What happens if you lose 100% of your stock? ›

When a stock's price falls to zero, a shareholder's holdings in this stock become worthless. Major stock exchanges actually delist shares once they fall below specific price values.

What is the 80% rule in trading? ›

The Rule. If, after trading outside the Value Area, we then trade back into the Value Area (VA) and the market closes inside the VA in one of the 30 minute brackets then there is an 80% chance that the market will trade back to the other side of the VA.

Why 99% of traders fail? ›

The most common reason for failure in trading is the lack of discipline. Most traders trade without a proper strategic approach to the market. Successful trading depends on three practices.

Who is the best trader in the world? ›

1. George Soros. George Soros, often referred to as the «Man Who Broke the Bank of England», is an iconic figure in the world of forex trading. His net worth, estimated at around $8 billion, reflects not only his financial success but also his enduring influence on global markets.

How much have most people lost in the stock market? ›

The top 10% of Americans have lost over $8 trillion in stock market wealth this year, which marks a 22% decline in their stock wealth, according to the Federal Reserve. The top 1% has lost over $5 trillion in stock market wealth. The bottom 50% have lost about $70 billion in stock wealth.

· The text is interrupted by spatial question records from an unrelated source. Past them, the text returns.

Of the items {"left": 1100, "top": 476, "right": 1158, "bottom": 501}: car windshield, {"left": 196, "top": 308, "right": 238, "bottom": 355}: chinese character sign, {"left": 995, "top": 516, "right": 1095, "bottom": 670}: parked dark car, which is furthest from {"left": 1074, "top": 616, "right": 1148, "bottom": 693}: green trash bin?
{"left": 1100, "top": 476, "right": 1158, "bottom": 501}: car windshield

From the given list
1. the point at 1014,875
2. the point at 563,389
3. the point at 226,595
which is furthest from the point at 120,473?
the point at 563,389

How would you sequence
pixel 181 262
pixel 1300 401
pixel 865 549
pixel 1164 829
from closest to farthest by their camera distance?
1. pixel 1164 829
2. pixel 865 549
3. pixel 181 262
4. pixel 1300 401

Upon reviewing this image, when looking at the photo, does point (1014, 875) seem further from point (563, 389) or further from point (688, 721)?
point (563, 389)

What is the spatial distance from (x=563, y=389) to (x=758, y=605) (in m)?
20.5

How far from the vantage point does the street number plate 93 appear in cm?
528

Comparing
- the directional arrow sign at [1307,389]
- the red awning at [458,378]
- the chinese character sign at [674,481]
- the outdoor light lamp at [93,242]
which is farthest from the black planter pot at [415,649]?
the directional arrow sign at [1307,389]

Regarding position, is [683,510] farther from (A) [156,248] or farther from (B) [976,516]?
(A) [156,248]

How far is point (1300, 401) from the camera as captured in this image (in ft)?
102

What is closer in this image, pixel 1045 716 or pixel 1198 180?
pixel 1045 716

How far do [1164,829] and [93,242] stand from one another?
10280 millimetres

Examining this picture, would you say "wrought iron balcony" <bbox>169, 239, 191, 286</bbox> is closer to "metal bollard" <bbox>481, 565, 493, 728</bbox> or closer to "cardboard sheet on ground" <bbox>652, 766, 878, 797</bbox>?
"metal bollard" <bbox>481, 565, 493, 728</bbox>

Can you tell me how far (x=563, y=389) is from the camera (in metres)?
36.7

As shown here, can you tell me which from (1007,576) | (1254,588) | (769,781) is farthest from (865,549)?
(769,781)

Do most people lose money trading? ›

The vast majority of day traders lose money, reflecting the activity's risk. The factors that determine the potential upside of day trading include starting capital amount, strategies used, the markets in which you are active, and luck.

Can you lose more than 100% in stocks? ›

Stocks can only drop to $0.00 per share, meaning you can lose 100% of your investment but not more than that, seeing as the stock cannot be of negative value.